If one wanted to eat matzah during Passover, they would have to order it online (which I forgot to do.) But I got my fill of matzah at the community seder the first night, where I was responsible for leading kids’ games during magid, the longest portion of the ceremony. On the second night, I got together with a few of my friends from Finland, Mexico, Israel and Russia. Although it’s hard to find a written copy of the Haggadah outside of the synagogue in Finland, we looked up portions on our phone and did our best explanations for those who hadn’t had a seder before. My friend from Mexico did most of the cooking, so we were treated to latkes with salsa and Sephardic haroset.
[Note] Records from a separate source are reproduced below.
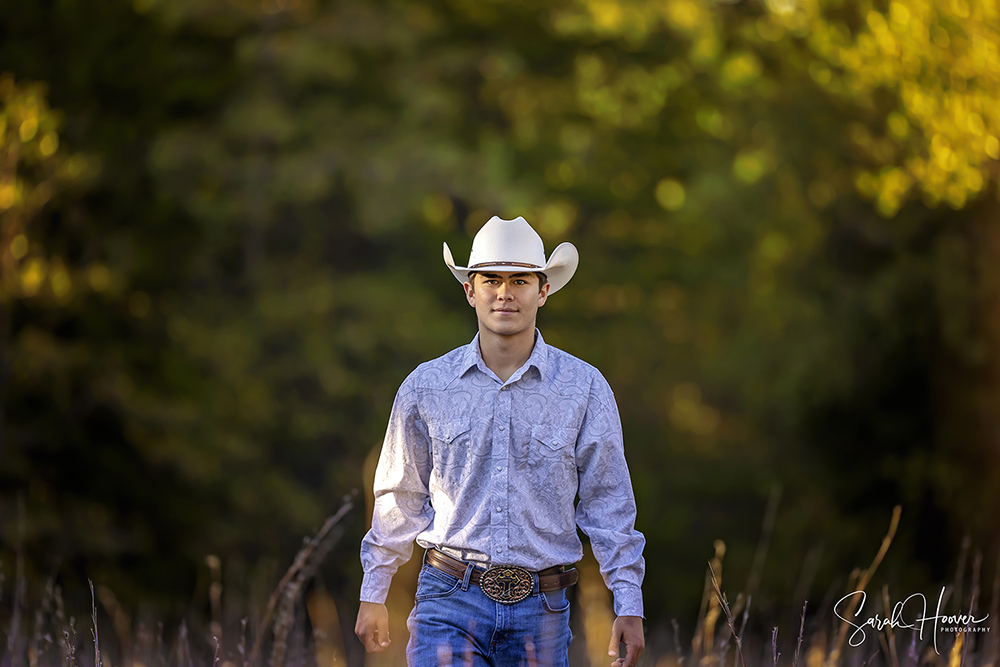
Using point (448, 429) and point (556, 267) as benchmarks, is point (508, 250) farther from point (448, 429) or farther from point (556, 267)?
point (448, 429)

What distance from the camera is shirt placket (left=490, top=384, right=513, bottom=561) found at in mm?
2572

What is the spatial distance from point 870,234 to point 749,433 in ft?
8.07

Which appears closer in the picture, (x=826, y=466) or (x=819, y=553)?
(x=819, y=553)

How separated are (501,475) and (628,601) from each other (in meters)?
0.46

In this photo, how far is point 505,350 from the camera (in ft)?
8.83

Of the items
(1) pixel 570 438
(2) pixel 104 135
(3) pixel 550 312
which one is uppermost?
(2) pixel 104 135

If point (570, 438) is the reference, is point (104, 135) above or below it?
above

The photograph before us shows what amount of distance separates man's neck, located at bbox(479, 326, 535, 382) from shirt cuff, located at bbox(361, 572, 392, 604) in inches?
24.9

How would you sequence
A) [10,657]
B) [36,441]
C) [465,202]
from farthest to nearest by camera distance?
[465,202]
[36,441]
[10,657]

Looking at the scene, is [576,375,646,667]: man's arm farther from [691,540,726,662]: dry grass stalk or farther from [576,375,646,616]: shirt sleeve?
[691,540,726,662]: dry grass stalk

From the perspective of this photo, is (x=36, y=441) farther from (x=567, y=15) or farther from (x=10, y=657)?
(x=567, y=15)

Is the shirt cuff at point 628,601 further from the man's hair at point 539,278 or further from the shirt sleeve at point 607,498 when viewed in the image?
the man's hair at point 539,278

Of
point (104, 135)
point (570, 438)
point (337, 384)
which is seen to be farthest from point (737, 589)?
point (570, 438)

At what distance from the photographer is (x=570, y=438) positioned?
104 inches
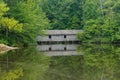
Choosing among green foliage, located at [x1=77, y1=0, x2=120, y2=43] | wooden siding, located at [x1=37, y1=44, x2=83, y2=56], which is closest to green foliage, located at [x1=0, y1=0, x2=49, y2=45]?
wooden siding, located at [x1=37, y1=44, x2=83, y2=56]

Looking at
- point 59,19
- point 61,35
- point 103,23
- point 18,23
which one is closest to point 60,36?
point 61,35

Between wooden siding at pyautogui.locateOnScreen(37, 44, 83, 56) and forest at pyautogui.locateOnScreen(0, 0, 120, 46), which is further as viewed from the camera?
forest at pyautogui.locateOnScreen(0, 0, 120, 46)

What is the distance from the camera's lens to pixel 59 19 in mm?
56094

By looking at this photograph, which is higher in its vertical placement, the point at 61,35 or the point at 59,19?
the point at 59,19

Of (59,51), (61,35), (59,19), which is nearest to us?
(59,51)

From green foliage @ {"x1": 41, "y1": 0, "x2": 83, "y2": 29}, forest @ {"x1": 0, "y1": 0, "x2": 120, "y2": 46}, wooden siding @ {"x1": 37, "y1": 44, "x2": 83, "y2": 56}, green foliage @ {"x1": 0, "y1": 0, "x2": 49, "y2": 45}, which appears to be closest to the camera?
wooden siding @ {"x1": 37, "y1": 44, "x2": 83, "y2": 56}

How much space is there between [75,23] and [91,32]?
7.51m

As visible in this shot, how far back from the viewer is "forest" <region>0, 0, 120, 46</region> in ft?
119

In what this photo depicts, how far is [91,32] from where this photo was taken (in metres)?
47.5

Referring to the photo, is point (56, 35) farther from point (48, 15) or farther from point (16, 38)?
point (16, 38)

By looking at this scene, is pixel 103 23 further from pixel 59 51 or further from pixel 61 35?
pixel 59 51

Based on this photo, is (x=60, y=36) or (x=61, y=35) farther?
(x=60, y=36)

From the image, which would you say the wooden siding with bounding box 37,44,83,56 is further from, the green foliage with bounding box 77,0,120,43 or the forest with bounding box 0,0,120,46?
the green foliage with bounding box 77,0,120,43

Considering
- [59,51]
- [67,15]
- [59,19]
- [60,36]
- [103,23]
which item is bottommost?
[60,36]
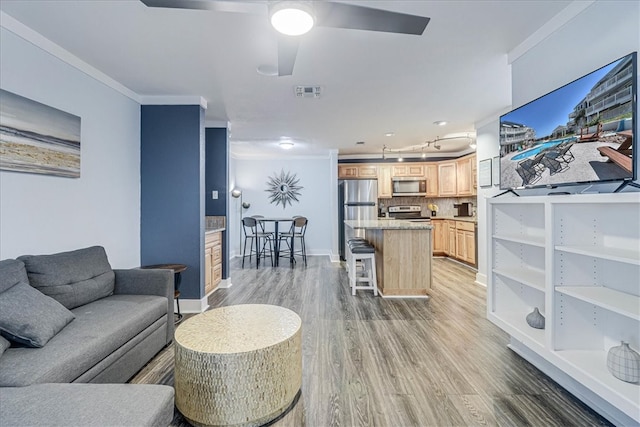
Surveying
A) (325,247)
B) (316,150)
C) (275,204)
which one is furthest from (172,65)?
(325,247)

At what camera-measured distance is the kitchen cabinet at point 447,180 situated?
658 cm

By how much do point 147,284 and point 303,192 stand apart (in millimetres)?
5031

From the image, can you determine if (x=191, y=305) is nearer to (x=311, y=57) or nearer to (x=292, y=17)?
(x=311, y=57)

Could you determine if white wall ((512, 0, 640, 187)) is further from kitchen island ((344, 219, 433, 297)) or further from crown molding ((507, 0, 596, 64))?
kitchen island ((344, 219, 433, 297))

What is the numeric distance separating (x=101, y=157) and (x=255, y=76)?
65.9 inches

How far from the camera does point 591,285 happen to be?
1725 mm

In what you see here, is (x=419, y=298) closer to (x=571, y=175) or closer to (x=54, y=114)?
(x=571, y=175)

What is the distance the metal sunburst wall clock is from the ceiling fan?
577 cm

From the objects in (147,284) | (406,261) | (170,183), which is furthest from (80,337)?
(406,261)

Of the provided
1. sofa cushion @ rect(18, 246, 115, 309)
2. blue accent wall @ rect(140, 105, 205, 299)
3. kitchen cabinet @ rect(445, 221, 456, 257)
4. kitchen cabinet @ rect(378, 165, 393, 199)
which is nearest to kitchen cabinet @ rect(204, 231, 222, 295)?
blue accent wall @ rect(140, 105, 205, 299)

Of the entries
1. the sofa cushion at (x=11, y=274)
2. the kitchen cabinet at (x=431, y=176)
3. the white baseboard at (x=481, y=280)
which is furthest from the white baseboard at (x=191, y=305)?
the kitchen cabinet at (x=431, y=176)

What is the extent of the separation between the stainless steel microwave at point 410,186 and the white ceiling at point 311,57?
265cm

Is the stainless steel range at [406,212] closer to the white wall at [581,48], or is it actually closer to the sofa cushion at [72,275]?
the white wall at [581,48]

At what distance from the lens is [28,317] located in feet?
5.23
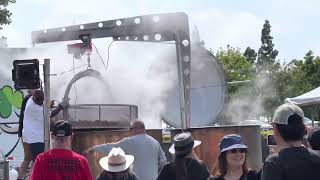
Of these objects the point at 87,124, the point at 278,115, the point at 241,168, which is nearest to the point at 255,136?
the point at 87,124

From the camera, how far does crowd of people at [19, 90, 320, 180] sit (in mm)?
4055

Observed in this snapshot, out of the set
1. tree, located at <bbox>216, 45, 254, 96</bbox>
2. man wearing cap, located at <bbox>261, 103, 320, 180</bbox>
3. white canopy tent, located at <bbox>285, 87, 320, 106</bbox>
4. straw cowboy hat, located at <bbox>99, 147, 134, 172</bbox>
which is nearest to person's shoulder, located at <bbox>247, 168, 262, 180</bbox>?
man wearing cap, located at <bbox>261, 103, 320, 180</bbox>

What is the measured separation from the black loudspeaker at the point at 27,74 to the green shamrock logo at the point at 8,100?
5070 mm

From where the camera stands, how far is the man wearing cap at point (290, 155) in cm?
396

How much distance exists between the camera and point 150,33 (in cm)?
1174

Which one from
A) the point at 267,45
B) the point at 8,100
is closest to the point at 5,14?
the point at 8,100

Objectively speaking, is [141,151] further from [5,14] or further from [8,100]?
[5,14]

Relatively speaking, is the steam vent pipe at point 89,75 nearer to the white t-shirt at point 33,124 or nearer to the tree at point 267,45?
the white t-shirt at point 33,124

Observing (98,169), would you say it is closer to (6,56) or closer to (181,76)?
(181,76)

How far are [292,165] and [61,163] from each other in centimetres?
243

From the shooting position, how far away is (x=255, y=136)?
362 inches

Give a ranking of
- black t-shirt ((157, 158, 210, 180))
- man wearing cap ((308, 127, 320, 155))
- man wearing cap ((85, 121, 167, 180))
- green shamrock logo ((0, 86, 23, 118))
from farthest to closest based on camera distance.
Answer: green shamrock logo ((0, 86, 23, 118)), man wearing cap ((85, 121, 167, 180)), black t-shirt ((157, 158, 210, 180)), man wearing cap ((308, 127, 320, 155))

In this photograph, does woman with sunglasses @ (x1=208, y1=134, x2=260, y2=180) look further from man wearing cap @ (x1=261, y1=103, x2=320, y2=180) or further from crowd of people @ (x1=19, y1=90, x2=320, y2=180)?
man wearing cap @ (x1=261, y1=103, x2=320, y2=180)

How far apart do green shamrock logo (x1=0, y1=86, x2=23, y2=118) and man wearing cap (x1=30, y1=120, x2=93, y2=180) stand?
29.0 feet
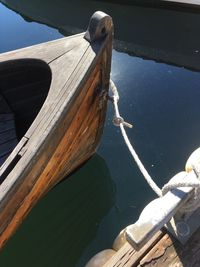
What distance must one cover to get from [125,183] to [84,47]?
3.85 feet

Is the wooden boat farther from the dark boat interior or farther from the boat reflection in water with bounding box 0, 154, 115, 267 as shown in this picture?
the boat reflection in water with bounding box 0, 154, 115, 267

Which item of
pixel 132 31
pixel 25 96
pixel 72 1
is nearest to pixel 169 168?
pixel 25 96

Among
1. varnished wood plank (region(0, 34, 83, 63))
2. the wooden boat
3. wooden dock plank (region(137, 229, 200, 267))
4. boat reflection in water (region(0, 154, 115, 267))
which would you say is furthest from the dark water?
wooden dock plank (region(137, 229, 200, 267))

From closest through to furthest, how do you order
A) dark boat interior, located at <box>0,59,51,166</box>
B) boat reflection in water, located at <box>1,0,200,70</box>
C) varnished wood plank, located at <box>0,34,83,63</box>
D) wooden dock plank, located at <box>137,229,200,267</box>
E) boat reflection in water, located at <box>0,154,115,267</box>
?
wooden dock plank, located at <box>137,229,200,267</box>
varnished wood plank, located at <box>0,34,83,63</box>
boat reflection in water, located at <box>0,154,115,267</box>
dark boat interior, located at <box>0,59,51,166</box>
boat reflection in water, located at <box>1,0,200,70</box>

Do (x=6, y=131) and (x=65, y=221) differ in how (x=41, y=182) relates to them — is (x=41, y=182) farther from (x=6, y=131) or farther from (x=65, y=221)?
(x=6, y=131)

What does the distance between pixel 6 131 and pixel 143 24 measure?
2.97m

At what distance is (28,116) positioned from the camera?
124 inches

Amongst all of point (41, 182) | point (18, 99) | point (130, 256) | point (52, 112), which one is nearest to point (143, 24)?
point (18, 99)

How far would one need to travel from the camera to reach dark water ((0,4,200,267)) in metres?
2.67

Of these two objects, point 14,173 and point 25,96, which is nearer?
point 14,173

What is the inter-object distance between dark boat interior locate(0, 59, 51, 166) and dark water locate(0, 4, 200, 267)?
1.83ft

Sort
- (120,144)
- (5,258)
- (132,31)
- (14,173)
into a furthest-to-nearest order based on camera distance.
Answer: (132,31) < (120,144) < (5,258) < (14,173)

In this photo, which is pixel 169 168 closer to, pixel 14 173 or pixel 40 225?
pixel 40 225

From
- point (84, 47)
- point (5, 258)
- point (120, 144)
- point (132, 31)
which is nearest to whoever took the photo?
point (84, 47)
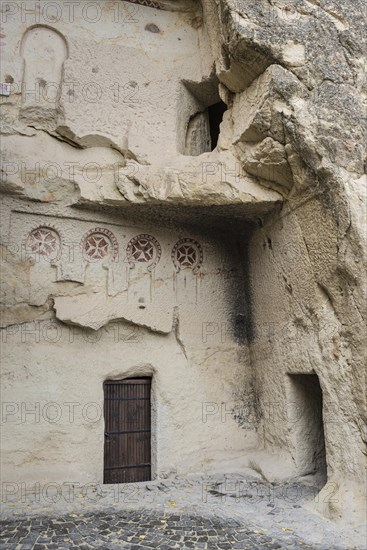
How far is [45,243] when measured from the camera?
6.71m

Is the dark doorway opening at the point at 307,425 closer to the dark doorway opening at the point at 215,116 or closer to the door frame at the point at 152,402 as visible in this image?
the door frame at the point at 152,402

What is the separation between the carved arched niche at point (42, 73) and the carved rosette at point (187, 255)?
2476 millimetres

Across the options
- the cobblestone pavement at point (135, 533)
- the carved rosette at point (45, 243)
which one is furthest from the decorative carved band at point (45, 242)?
the cobblestone pavement at point (135, 533)

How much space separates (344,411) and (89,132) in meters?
4.82

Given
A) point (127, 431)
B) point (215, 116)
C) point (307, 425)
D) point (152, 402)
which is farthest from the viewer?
point (215, 116)

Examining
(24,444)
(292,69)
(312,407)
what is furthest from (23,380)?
(292,69)

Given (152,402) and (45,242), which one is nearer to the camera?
(45,242)

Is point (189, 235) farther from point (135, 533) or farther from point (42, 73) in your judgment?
point (135, 533)

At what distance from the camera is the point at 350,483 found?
553 centimetres

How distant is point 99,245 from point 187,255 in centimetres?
134

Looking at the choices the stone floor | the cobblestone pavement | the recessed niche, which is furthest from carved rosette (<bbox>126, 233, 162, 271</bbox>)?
the cobblestone pavement

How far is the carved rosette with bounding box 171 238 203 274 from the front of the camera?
24.3ft

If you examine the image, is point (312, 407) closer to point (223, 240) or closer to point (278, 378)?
point (278, 378)

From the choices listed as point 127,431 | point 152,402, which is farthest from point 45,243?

Shoshana and I spent the rest of our break traveling in Vienna. We sought out a few gluten-free restaurants, which we thought would be the closest thing to kosher for Passover, and definitely had our fill of schnitzel. We met up with the JDC Fellow in Cologne, who was visiting her friend from the European Center of Jewish Students. So we learned a little about Jewish life in Vienna, but spent most of our time sightseeing and marveling at the seemingly endless stretches of opulent, important neoclassical buildings. On a rainy Easter Monday, we took a day trip to Salzburg, where we visited Mozart’s house and birthplace and a hilltop fortress. Excited about leaving the Nordics, we hadn’t exactly packed for the colder weather, but we made do and I was glad I brought a raincoat.